Combined together we are moving deeper into the data-age; producing either ourselves or through various machines and sensors a data tsunami the likes of which mankind has never witnessed before.

Big Data Characteristics

Big data is not only about the enormous size of the data; the data variety also varies wildly and it has a very high growth rate as well.  Collectively Big Data characteristics are known in the industrial parlance as the three Vs of big data viz., 

  • large Volume
  • high Velocity (changing rapidly) and 
  • Varied type

The Big Data Question

The big question that is continuously challenging the storage industry, fertile minds and high intellects is how to have an infrastructure flexible enough to economically store this ever increasing volume of rapidly changing data of much varied types; and secondly,  how to ascertain valuable insights-trends and patterns- that can help the businesses, the research, the industry and the mankind at large.  

The real challenge is to accomplish the storage and search at the web scale- a gigantic task indeed.
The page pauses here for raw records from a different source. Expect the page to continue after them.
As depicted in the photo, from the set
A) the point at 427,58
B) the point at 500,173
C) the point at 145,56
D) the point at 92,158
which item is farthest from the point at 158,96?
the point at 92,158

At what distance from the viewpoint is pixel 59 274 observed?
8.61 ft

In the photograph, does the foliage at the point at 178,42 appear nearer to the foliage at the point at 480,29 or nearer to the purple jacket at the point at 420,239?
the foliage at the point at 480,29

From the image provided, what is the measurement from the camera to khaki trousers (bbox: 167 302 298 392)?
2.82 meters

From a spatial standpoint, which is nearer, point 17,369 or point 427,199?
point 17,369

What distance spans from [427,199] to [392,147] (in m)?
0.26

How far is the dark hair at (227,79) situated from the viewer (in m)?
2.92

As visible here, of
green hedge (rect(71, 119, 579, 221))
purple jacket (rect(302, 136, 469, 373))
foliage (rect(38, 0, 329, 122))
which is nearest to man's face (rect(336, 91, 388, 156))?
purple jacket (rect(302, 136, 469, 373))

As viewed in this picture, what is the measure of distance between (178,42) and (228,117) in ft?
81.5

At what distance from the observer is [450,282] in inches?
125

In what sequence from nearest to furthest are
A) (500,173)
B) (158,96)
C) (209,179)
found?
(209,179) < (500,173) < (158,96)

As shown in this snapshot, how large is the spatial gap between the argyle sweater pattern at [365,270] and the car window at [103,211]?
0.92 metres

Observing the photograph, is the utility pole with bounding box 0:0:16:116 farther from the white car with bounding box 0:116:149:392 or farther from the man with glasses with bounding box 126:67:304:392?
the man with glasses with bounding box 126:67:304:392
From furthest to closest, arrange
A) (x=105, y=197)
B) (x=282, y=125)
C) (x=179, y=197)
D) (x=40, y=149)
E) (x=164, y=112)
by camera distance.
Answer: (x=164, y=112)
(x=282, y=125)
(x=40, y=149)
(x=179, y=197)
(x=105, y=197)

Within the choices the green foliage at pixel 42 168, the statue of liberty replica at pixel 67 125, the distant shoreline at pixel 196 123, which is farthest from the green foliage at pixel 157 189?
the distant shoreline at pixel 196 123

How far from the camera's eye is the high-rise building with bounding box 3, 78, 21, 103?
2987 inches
Google - GFS and MapReduce

The challenge to tame this eruption of big data was recognized and accepted by the data engineers at Google  as early as late nineties and early 2000s. As a company on the path to becoming synonymous with global search, they were not only trying to tame this tsunami of big data, they were shooting for an even bigger goal: to do this using COTS (commercial off the shelf) machines  so as to keep the cost as low as practically possible.

To solve the storage problem, the engineers at Google  developed GFS- Google File System. It is scalable, distributed and suitable for large data-intensive applications that are of a distributed nature.  In 2003, Google engineers, Sanjay Ghemawat, Howard Gobioff, and Shun-Tak Leung presented their research at the 19th “ACM Symposium on Operating Systems Principles” held in New York.  

To help search and find the insights,  Google engineers Jeffrey Dean and Sanjay Ghemawat presented the MapReduce Framework in the year 2004 at “OSDI’04: Sixth Symposium on Operating System Design and Implementation”, held at San Francisco in December.

Both these technologies - GFS and MapReduce- were proprietary technologies. They were there but to use them one has to either work for the big G or write the codes himself - a challenge too big for any one without matching resources.